Por ello, las actuaciones conjuntas de Mossos y Guardia Urbana se han multiplicado, con un amplio despliegue de efectivos, con el propósito de disuadir, informar y disolver pacíficamente las concentraciones no permitidas, antes que intervenir de forma más radical. Evitar las aglomeraciones llamativas, dispersarlas escalonadamente y, finalmente, reconducir la situación, se ha demostrado que es la vía más racional. Persiste, sin embargo, una problemática de más calado que tendrá que resolverse con prontitud, para que Barcelona no sea percibida como una meca festiva en la que todo vale, un reclamo de ocio descontrolado especialmente visto así por turistas jóvenes (en su mayoría franceses), que buscan aquí las condiciones que no se dan en sus países.
El número de personas que participan en las aglomeraciones festivas ha descendido, si bien se establece una tendencia preocupante: que este tipo de celebraciones, sin garantías sanitarias y sin ningún tipo de prevención, se consolide en la ciudad.
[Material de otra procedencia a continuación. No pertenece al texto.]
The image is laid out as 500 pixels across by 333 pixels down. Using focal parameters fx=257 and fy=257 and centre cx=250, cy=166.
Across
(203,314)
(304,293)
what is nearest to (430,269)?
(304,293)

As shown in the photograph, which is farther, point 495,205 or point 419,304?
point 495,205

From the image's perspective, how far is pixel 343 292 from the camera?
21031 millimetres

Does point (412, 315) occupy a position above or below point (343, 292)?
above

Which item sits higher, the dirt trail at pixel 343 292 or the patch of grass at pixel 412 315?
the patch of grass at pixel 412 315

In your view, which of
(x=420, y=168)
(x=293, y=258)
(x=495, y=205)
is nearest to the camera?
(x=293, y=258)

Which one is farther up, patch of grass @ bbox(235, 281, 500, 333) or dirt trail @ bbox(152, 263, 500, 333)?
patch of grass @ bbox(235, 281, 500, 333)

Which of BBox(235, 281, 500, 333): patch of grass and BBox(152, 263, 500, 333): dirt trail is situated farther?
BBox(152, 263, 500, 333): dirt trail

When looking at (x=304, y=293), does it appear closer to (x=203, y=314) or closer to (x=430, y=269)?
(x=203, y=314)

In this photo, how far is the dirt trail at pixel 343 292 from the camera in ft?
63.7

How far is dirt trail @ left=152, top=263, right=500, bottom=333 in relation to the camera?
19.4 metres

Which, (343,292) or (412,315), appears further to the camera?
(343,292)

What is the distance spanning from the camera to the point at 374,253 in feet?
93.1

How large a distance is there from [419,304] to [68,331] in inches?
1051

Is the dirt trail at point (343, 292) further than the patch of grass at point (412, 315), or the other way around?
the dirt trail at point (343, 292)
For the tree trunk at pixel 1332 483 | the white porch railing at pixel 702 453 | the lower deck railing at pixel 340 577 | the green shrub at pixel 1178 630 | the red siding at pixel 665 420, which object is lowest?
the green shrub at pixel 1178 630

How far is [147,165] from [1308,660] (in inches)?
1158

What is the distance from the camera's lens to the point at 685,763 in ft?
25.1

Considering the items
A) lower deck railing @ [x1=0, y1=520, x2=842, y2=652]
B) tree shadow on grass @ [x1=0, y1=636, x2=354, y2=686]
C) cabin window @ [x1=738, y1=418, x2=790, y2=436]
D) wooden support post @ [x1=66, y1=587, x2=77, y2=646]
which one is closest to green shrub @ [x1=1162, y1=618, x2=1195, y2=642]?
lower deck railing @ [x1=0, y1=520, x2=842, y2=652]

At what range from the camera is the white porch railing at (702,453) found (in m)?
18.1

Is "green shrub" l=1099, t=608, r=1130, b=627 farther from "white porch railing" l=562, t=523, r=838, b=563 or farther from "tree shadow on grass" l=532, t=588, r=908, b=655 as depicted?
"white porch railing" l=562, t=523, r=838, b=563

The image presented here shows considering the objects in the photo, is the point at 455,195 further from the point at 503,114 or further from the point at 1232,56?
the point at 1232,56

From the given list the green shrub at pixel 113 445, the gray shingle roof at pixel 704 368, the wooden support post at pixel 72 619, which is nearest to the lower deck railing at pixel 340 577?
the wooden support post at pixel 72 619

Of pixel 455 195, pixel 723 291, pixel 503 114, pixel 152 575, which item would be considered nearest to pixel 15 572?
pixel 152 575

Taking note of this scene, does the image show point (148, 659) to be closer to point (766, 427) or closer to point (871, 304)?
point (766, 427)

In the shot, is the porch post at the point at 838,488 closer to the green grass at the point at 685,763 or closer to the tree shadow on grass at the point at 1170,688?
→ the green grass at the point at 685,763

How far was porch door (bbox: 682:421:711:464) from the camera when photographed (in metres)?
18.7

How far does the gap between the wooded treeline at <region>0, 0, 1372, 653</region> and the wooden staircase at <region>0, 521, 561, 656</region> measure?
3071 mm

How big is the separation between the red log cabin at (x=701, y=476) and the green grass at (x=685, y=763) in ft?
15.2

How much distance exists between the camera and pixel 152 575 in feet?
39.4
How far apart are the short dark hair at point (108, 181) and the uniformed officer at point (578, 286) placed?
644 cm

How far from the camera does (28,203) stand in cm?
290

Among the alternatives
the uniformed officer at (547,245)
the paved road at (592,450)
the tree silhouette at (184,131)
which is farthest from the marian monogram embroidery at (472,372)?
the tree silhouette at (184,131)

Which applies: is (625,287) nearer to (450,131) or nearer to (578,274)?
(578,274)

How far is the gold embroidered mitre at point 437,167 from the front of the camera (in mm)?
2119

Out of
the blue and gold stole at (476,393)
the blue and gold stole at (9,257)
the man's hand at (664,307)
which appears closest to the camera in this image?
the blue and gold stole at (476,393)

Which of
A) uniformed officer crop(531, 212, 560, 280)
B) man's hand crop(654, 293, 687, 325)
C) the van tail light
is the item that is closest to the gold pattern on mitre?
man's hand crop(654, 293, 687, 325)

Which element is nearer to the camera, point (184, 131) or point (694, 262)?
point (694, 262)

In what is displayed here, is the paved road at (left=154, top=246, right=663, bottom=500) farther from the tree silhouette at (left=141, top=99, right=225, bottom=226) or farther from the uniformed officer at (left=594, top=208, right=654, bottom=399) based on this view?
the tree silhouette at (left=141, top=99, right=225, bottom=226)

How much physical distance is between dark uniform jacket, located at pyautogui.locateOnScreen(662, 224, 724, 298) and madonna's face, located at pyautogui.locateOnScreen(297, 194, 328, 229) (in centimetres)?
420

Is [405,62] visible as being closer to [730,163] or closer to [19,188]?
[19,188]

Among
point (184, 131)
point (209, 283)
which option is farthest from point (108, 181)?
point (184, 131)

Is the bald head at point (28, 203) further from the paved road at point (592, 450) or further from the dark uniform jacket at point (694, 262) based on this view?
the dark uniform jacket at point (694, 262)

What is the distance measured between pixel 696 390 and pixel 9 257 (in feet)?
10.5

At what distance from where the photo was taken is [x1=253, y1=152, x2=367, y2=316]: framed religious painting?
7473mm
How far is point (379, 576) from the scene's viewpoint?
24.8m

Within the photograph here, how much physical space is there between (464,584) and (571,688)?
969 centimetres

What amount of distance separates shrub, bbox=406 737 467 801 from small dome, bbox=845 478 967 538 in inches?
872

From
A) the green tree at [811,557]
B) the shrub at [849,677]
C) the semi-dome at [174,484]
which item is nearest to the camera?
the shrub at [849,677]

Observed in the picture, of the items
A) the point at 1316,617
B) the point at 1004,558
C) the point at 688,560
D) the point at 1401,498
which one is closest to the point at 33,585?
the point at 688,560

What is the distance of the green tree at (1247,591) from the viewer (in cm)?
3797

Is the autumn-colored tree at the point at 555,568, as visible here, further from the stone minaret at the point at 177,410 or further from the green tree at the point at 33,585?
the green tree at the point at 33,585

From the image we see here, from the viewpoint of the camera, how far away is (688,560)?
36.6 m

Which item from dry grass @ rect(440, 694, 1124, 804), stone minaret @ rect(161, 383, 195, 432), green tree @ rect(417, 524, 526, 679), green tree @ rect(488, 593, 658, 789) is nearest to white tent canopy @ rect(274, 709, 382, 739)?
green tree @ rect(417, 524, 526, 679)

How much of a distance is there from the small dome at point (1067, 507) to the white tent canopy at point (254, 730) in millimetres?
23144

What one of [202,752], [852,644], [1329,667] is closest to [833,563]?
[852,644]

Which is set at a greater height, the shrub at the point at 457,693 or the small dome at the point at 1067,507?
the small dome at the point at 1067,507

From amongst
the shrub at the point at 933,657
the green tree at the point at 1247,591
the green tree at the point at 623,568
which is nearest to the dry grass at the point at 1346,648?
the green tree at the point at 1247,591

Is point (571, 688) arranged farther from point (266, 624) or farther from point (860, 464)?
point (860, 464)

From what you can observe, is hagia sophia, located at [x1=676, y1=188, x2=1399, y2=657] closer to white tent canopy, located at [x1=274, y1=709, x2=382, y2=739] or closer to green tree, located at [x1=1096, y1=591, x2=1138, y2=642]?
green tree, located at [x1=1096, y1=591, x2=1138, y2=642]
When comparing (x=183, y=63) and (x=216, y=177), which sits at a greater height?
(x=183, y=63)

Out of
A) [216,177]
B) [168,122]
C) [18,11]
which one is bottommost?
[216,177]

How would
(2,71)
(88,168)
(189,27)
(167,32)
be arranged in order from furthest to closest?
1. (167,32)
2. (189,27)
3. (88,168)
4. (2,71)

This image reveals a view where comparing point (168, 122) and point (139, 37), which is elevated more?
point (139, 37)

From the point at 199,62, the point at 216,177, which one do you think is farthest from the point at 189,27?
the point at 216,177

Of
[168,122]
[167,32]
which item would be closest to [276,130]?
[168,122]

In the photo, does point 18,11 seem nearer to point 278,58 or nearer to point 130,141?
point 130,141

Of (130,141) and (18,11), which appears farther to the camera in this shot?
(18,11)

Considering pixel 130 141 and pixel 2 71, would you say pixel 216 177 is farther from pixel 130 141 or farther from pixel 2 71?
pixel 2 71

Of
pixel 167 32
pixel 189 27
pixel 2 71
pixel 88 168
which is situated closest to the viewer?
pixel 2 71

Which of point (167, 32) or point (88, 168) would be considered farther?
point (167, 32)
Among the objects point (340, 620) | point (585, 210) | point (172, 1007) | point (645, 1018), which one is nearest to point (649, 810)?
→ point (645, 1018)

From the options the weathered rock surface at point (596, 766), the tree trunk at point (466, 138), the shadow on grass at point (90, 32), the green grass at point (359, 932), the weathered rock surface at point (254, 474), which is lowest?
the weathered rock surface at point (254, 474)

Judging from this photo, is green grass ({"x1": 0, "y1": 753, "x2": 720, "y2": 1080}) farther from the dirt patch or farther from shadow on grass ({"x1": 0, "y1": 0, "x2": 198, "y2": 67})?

Iniciativas como el experimento de Sitges – una noche festiva, pero con los protocolos de control sanitario pertinentes –, promovido por las patronales del sector con la colaboración del departamento de Salut y el Ayuntamiento, indican que es posible un ocio nocturno seguro, una reivindicación de los empresarios de discotecas y bares musicales que ya llevan catorce meses en el dique seco. Este paso, el de abrir este tipo de locales, o el de ampliar el horario de las terrazas, es visto como un balón de oxígeno, pero también puede observarse como “un muro de control contra las actividades ilegales”. Conviene, pues, intensificar la prevención – no solo para evitar rebrotes sino también para asegurar la convivencia ciudadana – y ofrecer alternativas, siempre con la perspectiva en mente que la pandemia no está superada y que es preciso, ahora, estar más alerta que nunca.